Sknox, one book I found very useful for 'serious' medieval style fantasy was By Sword and Fire, by Sean McGlynn, because I wanted to get a handle on the rationale behind mercy and cruelty in that sort of world and avoid straying too much from it.

Surprisingly, one bit of Kingdom Asunder that got singled out for praise by a reviewer was the discussion on morality about what to do with captives, which was very nice to receive. It can be tempting to just go down the medieval = brutality route, but that wasn't really true. A very harsh approach, in war, say, could encourage others to surrender immediately to avoid the same fate *or* drive people to resist absolutely because giving up later would mean torture/death for certain. The norms and schools of philosophy, religion, or culture in a medieval/fantasy world are very different from ours but they still inform the actions of thinking, intelligent (mostly) people. That can be handy for world-building too.
 
It can be tempting to just go down the medieval = brutality route

This makes me think of how the situation also changes the actions. Take Agincourt, where the English took many prisoners, but then executed all but the valuable ones after a secondary French force destroyed the baggage train leaving the English without the supplies to handle them.
 
For me a character can act or chose not to act.
For each choice there are benefits and consequences.
I try to look at both and evolve the story around those.

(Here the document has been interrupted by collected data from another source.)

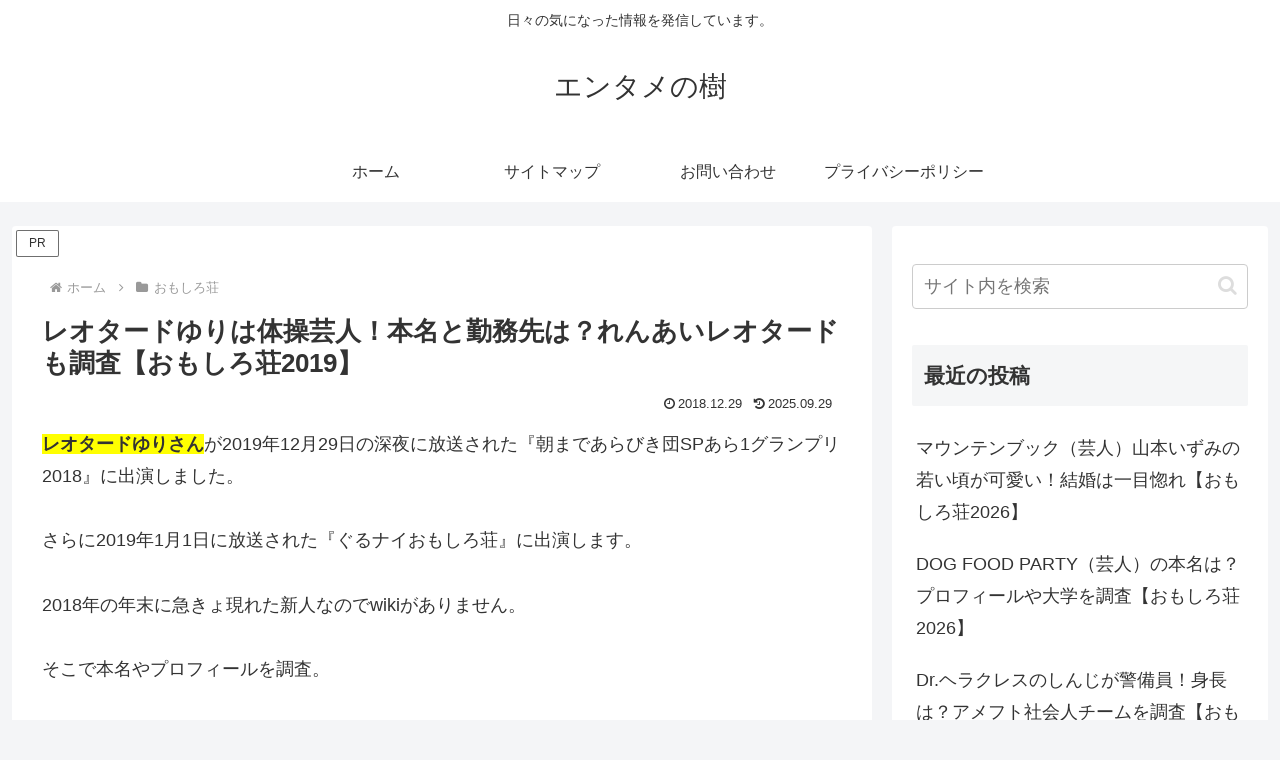

--- FILE ---
content_type: text/html; charset=utf-8
request_url: https://www.google.com/recaptcha/api2/aframe
body_size: 267
content:
<!DOCTYPE HTML><html><head><meta http-equiv="content-type" content="text/html; charset=UTF-8"></head><body><script nonce="PZdQpFnqrt-Qmf514gWr4g">/** Anti-fraud and anti-abuse applications only. See google.com/recaptcha */ try{var clients={'sodar':'https://pagead2.googlesyndication.com/pagead/sodar?'};window.addEventListener("message",function(a){try{if(a.source===window.parent){var b=JSON.parse(a.data);var c=clients[b['id']];if(c){var d=document.createElement('img');d.src=c+b['params']+'&rc='+(localStorage.getItem("rc::a")?sessionStorage.getItem("rc::b"):"");window.document.body.appendChild(d);sessionStorage.setItem("rc::e",parseInt(sessionStorage.getItem("rc::e")||0)+1);localStorage.setItem("rc::h",'1769267652749');}}}catch(b){}});window.parent.postMessage("_grecaptcha_ready", "*");}catch(b){}</script></body></html>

I often feel, when reading, that there is a focus on the consequences, because those seem to give the greatest challenge and generate some excitement; however sometimes it's just too much to where for quite a while a character has too many consequences thrown at them all at once and all the time. There should be some balance between the two otherwise it's like a slasher movie; where everything goes bad for the good guys until they squash the great evil--then it's all quiet and they look around to see who is left.
 
>By Sword and Fire, by Sean McGlynn
I haven't read that one. From the description and ToC, he looks pretty much only at famous slaughters, which of course isn't going to give much of a balanced account. As a corrective to a romanticized version of chivalry, such books are good though. But I find early modern violence even more horrific (Simplicissimus, by Grimmelstein, e.g.) and modern violence downright epic in both scale and cruelty. Better tech.
 
Sknox, to be fair, any book short of a tome would have to decide what to include and what not to. And it did provide me with exactly what I was after, which was some insight into a medieval mindset relating to brutality/mercy in a war setting.